* About this exercise *
Write the data below out again, with each line matching the original.

*** Opening of Data extract ***

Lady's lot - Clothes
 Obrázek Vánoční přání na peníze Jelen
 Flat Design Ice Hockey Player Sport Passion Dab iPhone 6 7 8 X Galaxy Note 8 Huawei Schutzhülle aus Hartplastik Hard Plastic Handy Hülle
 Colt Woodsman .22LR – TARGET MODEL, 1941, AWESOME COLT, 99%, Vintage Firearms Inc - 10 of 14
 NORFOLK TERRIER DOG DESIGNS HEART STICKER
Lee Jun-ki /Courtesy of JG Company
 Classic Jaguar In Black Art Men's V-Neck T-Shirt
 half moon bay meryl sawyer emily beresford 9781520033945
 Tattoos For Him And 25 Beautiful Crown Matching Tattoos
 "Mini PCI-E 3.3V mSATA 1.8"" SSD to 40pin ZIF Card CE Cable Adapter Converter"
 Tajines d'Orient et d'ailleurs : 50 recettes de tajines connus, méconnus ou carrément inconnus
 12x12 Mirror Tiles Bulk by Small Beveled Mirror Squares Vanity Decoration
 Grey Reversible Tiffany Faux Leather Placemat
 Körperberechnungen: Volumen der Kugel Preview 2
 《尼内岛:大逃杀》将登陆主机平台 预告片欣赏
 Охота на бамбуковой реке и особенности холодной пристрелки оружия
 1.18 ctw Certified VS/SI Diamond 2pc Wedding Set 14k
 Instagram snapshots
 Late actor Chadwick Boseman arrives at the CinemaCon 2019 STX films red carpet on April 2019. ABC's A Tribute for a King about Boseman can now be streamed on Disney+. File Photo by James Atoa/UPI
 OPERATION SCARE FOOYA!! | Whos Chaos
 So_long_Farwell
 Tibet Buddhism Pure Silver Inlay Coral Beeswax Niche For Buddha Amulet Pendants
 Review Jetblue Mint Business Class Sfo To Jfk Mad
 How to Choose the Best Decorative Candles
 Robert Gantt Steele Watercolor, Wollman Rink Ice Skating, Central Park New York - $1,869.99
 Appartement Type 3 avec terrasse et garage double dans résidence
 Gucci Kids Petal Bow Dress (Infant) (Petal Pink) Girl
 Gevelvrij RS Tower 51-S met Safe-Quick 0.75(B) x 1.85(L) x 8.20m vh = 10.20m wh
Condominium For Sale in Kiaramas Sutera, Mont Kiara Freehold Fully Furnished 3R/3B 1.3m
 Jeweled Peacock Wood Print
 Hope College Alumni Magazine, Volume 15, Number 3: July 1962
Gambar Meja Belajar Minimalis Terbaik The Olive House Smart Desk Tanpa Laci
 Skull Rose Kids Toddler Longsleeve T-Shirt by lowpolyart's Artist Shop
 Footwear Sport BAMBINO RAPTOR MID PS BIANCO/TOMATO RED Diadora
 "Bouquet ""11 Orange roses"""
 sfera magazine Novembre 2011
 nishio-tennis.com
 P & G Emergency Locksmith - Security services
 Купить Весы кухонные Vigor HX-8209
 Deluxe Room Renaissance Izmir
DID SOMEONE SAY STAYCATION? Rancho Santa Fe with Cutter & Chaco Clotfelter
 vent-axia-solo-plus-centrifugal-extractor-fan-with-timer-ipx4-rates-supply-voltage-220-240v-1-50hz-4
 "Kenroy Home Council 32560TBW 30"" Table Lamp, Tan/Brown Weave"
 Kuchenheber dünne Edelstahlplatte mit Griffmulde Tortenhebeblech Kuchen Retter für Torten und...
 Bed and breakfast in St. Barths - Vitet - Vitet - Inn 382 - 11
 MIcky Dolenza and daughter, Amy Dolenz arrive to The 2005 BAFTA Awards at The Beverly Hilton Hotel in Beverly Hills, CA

*** Close of Data extract ***

* Written response *
Lady's lot - Clothes
 Obrázek Vánoční přání na peníze Jelen
 Flat Design Ice Hockey Player Sport Passion Dab iPhone 6 7 8 X Galaxy Note 8 Huawei Schutzhülle aus Hartplastik Hard Plastic Handy Hülle
 Colt Woodsman .22LR – TARGET MODEL, 1941, AWESOME COLT, 99%, Vintage Firearms Inc - 10 of 14
 NORFOLK TERRIER DOG DESIGNS HEART STICKER
Lee Jun-ki /Courtesy of JG Company
 Classic Jaguar In Black Art Men's V-Neck T-Shirt
 half moon bay meryl sawyer emily beresford 9781520033945
 Tattoos For Him And 25 Beautiful Crown Matching Tattoos
 "Mini PCI-E 3.3V mSATA 1.8"" SSD to 40pin ZIF Card CE Cable Adapter Converter"
 Tajines d'Orient et d'ailleurs : 50 recettes de tajines connus, méconnus ou carrément inconnus
 12x12 Mirror Tiles Bulk by Small Beveled Mirror Squares Vanity Decoration
 Grey Reversible Tiffany Faux Leather Placemat
 Körperberechnungen: Volumen der Kugel Preview 2
 《尼内岛:大逃杀》将登陆主机平台 预告片欣赏
 Охота на бамбуковой реке и особенности холодной пристрелки оружия
 1.18 ctw Certified VS/SI Diamond 2pc Wedding Set 14k
 Instagram snapshots
 Late actor Chadwick Boseman arrives at the CinemaCon 2019 STX films red carpet on April 2019. ABC's A Tribute for a King about Boseman can now be streamed on Disney+. File Photo by James Atoa/UPI
 OPERATION SCARE FOOYA!! | Whos Chaos
 So_long_Farwell
 Tibet Buddhism Pure Silver Inlay Coral Beeswax Niche For Buddha Amulet Pendants
 Review Jetblue Mint Business Class Sfo To Jfk Mad
 How to Choose the Best Decorative Candles
 Robert Gantt Steele Watercolor, Wollman Rink Ice Skating, Central Park New York - $1,869.99
 Appartement Type 3 avec terrasse et garage double dans résidence
 Gucci Kids Petal Bow Dress (Infant) (Petal Pink) Girl
 Gevelvrij RS Tower 51-S met Safe-Quick 0.75(B) x 1.85(L) x 8.20m vh = 10.20m wh
Condominium For Sale in Kiaramas Sutera, Mont Kiara Freehold Fully Furnished 3R/3B 1.3m
 Jeweled Peacock Wood Print
 Hope College Alumni Magazine, Volume 15, Number 3: July 1962
Gambar Meja Belajar Minimalis Terbaik The Olive House Smart Desk Tanpa Laci
 Skull Rose Kids Toddler Longsleeve T-Shirt by lowpolyart's Artist Shop
 Footwear Sport BAMBINO RAPTOR MID PS BIANCO/TOMATO RED Diadora
 "Bouquet ""11 Orange roses"""
 sfera magazine Novembre 2011
 nishio-tennis.com
 P & G Emergency Locksmith - Security services
 Купить Весы кухонные Vigor HX-8209
 Deluxe Room Renaissance Izmir
DID SOMEONE SAY STAYCATION? Rancho Santa Fe with Cutter & Chaco Clotfelter
 vent-axia-solo-plus-centrifugal-extractor-fan-with-timer-ipx4-rates-supply-voltage-220-240v-1-50hz-4
 "Kenroy Home Council 32560TBW 30"" Table Lamp, Tan/Brown Weave"
 Kuchenheber dünne Edelstahlplatte mit Griffmulde Tortenhebeblech Kuchen Retter für Torten und...
 Bed and breakfast in St. Barths - Vitet - Vitet - Inn 382 - 11
 MIcky Dolenza and daughter, Amy Dolenz arrive to The 2005 BAFTA Awards at The Beverly Hilton Hotel in Beverly Hills, CA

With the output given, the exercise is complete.